(QUOTED PASSAGE Opens)

# TheraBand Blue



## JLS:Survival (Dec 8, 2011)

My mom recently had surgery on her knee and her physical therapist gave her some theraBand Blue, I noticied it sitting around and asked if I could have it, she galdly gave it to me. I noticed that it signifficantly thinner than my regular TBG, has anyone had any experience with theraband blue if so what is a good band set up for it (length, width etc) i like to shoot on the more powerful side, thanks for the input


----------



## Hrawk (Oct 25, 2010)

I would recommend cutting multiple strips, say 25-20mm taper at whatever your preferred length is. Make at least 8 of these.

Then try singles, doubles, triples & quads. Experiment and see what works best for you.


----------



## JLS:Survival (Dec 8, 2011)

Hrawk said:


> I would recommend cutting multiple strips, say 25-20mm taper at whatever your preferred length is. Make at least 8 of these.
> 
> Then try singles, doubles, triples & quads. Experiment and see what works best for you.


thank you


----------



## Daniel J (Dec 15, 2010)

try watching mr torstens video on making butterfly bandsets. i did before and i like them a lot. here is the link.




hope this helps








Daniel


----------



## JLS:Survival (Dec 8, 2011)

Daniel J said:


> try watching mr torstens video on making butterfly bandsets. i did before and i like them a lot. here is the link.
> 
> 
> 
> ...


thank you


----------



## newconvert (Dec 12, 2011)

JLS:Survival said:


> My mom recently had surgery on her knee and her physical therapist gave her some theraBand Blue, I noticied it sitting around and asked if I could have it, she galdly gave it to me. I noticed that it signifficantly thinner than my regular TBG, has anyone had any experience with theraband blue if so what is a good band set up for it (length, width etc) i like to shoot on the more powerful side, thanks for the input


its much much less powerful, but you can compensate for that by multiple layers or wider bands.


----------



## bullseyeben! (Apr 24, 2011)

Doesnt have the torque of gold, but amo matched to a longer cut properly is very fast! I have great band life with blue also!


----------



## mr.joel (Dec 21, 2009)

bullseyeben! said:


> Doesnt have the torque of gold, but amo matched to a longer cut properly is very fast! I have great band life with blue also!


How is its torque any different if folded or layered in strips?


----------

(QUOTED PASSAGE Closes)

§ **TASK TO COMPLETE**:
Answer these questions about the TheraBand Blue thread above.
1. Who gave the TheraBand Blue to JLS:Survival's mom?
2. What is the smallest number of strips Hrawk recommends making?
3. What two ways does newconvert give to make up for the band's lower power?

(SUPPLIED DATA Opens)

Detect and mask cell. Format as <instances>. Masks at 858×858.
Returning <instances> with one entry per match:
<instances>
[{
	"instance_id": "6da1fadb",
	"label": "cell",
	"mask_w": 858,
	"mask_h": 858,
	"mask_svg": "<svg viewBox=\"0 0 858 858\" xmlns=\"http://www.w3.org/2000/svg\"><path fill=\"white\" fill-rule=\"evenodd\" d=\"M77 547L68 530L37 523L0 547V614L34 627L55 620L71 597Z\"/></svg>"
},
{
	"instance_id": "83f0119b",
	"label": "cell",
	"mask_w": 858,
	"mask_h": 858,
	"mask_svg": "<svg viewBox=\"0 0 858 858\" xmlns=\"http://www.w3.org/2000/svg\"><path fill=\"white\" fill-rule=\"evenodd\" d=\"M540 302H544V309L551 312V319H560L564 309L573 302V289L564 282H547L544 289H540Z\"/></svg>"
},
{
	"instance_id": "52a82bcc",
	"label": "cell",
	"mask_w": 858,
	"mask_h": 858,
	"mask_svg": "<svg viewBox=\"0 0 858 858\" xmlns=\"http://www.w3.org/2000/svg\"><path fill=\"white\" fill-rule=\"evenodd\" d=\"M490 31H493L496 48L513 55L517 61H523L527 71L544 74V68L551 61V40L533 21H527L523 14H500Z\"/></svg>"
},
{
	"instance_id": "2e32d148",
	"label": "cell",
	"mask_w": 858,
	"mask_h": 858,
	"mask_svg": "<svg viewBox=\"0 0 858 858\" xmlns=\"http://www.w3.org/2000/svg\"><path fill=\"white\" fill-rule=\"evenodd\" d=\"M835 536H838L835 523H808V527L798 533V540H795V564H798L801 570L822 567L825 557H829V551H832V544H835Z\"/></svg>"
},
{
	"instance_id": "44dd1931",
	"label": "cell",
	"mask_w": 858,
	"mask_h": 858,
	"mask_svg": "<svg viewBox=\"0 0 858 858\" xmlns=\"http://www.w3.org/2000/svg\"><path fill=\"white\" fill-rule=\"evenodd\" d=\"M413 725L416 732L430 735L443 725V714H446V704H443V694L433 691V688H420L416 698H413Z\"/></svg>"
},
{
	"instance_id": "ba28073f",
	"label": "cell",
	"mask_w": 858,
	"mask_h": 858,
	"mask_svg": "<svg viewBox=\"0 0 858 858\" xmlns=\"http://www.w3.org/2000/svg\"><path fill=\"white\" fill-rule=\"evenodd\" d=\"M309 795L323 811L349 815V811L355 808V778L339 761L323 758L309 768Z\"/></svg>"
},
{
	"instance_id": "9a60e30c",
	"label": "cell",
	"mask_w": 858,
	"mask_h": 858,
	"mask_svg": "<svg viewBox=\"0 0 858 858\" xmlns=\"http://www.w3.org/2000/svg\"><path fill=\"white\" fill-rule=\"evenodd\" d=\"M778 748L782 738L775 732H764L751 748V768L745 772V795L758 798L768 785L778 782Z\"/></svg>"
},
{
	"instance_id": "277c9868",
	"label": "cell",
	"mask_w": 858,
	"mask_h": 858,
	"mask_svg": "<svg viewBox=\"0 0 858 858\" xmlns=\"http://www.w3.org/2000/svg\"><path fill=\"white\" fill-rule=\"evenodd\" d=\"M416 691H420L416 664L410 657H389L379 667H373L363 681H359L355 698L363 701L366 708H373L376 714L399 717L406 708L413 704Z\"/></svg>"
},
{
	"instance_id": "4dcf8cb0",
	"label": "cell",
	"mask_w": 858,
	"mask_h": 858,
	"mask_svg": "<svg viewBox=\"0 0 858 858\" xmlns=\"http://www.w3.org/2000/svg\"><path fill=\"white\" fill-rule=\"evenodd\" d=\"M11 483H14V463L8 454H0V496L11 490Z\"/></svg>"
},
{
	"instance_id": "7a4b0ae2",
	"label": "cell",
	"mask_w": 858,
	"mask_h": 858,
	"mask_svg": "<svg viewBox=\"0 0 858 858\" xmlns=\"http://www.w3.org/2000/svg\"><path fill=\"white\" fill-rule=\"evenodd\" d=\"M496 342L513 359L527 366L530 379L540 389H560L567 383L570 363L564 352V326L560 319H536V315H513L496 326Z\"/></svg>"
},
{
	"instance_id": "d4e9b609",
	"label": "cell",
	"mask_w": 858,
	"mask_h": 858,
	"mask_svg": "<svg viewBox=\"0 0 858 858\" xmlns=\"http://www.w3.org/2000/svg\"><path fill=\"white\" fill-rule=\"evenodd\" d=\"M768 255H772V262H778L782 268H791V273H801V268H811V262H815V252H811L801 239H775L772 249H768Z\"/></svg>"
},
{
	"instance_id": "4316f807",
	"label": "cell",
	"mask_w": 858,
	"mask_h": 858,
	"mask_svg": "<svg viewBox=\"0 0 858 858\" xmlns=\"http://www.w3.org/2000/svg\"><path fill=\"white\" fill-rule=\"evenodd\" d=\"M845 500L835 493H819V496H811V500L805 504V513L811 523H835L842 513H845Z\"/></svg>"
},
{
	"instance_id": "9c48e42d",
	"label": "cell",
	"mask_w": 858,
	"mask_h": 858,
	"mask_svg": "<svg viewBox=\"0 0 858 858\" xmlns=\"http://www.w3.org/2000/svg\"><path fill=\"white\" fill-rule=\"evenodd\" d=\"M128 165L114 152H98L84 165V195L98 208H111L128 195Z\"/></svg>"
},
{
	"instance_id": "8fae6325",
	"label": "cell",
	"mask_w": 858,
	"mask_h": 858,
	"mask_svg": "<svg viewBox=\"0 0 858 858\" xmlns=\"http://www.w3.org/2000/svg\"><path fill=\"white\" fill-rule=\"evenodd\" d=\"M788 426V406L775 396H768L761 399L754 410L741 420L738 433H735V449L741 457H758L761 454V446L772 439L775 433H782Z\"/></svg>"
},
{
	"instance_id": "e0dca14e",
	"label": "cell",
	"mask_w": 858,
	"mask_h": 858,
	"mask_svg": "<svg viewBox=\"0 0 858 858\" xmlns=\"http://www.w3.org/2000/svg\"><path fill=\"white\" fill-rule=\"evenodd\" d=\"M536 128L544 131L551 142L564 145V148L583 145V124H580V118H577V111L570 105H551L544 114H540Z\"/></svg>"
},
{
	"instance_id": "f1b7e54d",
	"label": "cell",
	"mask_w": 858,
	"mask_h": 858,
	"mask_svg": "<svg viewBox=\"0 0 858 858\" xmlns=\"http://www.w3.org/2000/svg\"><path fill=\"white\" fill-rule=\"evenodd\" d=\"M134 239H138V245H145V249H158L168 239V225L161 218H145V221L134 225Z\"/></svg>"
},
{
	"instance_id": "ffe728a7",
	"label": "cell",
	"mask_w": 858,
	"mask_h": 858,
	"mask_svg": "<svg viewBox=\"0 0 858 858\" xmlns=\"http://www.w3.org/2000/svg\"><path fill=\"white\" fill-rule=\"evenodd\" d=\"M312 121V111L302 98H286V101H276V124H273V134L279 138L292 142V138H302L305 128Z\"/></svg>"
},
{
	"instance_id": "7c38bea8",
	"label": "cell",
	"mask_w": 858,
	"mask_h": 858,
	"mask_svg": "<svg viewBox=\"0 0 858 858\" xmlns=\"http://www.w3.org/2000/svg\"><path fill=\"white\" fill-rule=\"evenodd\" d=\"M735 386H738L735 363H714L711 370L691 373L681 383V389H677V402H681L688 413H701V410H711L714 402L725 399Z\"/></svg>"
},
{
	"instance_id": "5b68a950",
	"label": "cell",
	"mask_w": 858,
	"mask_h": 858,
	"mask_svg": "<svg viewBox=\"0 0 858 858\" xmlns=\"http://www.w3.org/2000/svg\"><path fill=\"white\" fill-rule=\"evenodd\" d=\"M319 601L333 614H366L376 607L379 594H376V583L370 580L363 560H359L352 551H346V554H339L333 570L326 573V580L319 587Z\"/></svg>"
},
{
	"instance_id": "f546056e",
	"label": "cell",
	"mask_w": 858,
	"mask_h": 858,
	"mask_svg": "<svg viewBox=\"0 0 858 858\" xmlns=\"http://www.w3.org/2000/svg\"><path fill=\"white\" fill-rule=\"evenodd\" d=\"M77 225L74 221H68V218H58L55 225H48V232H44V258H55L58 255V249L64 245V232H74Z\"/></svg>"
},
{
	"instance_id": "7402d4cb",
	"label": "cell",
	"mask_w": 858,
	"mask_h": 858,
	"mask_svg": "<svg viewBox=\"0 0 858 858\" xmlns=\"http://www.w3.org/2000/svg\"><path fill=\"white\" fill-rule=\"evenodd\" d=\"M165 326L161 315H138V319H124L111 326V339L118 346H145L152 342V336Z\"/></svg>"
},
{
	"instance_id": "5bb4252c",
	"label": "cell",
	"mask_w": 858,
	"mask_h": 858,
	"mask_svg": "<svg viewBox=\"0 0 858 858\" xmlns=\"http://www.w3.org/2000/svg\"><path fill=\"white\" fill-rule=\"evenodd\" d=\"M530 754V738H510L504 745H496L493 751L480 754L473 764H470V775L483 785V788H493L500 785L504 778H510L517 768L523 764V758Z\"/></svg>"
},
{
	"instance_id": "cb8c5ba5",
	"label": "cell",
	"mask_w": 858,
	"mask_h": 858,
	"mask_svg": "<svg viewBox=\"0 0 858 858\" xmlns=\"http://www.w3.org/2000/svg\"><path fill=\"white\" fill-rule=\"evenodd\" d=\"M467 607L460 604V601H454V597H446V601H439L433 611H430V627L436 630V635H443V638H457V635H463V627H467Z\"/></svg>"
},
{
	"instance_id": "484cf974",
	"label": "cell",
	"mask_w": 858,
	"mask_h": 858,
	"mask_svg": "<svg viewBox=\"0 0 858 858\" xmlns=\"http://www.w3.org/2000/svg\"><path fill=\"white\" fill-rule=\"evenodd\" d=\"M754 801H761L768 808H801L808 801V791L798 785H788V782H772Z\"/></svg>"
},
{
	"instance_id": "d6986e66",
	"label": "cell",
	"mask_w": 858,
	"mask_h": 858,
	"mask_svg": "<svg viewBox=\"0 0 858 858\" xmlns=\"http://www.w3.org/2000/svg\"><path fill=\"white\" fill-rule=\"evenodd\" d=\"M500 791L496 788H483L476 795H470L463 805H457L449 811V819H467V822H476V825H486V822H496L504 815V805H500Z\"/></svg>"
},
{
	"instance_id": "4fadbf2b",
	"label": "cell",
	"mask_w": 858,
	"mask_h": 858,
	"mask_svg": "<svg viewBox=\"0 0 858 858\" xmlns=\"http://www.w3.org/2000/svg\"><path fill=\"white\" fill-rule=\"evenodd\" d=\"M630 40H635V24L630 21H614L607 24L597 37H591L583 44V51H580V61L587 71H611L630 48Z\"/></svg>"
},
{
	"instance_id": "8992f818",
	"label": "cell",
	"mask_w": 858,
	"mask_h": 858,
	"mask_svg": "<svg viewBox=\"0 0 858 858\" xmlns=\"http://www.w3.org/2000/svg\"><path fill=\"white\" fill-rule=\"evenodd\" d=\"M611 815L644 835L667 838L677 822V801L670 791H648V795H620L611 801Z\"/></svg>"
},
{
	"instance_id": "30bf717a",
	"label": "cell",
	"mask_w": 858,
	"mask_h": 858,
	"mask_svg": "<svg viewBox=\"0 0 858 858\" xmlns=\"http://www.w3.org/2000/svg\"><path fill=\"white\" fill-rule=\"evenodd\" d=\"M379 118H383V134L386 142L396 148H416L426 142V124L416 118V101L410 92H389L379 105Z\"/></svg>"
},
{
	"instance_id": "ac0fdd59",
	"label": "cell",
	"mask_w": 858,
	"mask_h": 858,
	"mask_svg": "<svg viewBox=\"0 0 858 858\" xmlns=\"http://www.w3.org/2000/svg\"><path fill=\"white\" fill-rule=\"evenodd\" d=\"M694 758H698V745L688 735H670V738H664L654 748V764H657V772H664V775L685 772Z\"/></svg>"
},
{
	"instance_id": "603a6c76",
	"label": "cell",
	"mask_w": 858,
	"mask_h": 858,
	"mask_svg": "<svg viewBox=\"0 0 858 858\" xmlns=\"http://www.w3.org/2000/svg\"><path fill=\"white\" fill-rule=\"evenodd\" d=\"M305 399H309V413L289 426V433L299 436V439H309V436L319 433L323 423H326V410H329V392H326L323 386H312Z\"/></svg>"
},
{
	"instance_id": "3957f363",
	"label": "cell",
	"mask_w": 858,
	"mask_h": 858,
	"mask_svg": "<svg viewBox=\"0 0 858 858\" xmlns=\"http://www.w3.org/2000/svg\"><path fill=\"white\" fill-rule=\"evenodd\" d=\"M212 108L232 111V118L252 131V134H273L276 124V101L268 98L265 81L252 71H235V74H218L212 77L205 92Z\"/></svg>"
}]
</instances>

(SUPPLIED DATA Closes)

§ **OUTPUT OF THE TASK**:
1. Her physical therapist.
2. 8.
3. Multiple layers or wider bands.